唐の太宗が、魏徴に、「何をか謂いて、明君、暗君となす」と聞かれた。魏徴、答えて曰く、「君の明らかなる所以のものは、兼聴すればなり。その暗き所以のものは、偏信すればなり(貞観政要)」。

 上になると、側近が情報を上げなくなる。
「上れば、聾瞽なり。その壅蔽する者、衆ければなり(呻吟語・治道)。しかし、
「上の政をなすや、下の情を得れば治まり、下の情を得ざれば乱る(墨子)。だから、兼聴が重要となる。

 古くから、種々の教えがある。
 詩経には、「先人言えるあり。芻蕘に詢うと」とある。芻蕘とは、草を刈り、芝を刈る人。庶民のことである。
====
作業指示>
a – 兼聴に関する文章で、魏徴は君主が明らかである理由を何だと答えているか。
b – 兼聴に関する文章を、最後の一文の後から書き継いでください。
記録は、兼聴に関する文章とは別の出典から取られている。

データ行>
====
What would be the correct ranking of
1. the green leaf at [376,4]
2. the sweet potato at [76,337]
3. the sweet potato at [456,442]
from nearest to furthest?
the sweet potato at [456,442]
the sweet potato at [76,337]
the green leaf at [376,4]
====
解答一覧>
a – 兼聴するからである。

b –
 書経には、尭、舜が、「四門を闢き、四目を明らかにして、四聡を達す」とある。
都の東西南北の四門を開いて、賢者を集め、広く意見を聞いて、政治に活かした。
「故に、共鯀の徒、塞ぐ能わざりしなり。靖言庸回、惑わす能わざりしなり(貞観政要)。

 兼聴するかどうか。「人君、兼聴して下を納れなば、貴臣、壅蔽するを得ずして、下情、上に通ずるを得るなり(貞観政要)」。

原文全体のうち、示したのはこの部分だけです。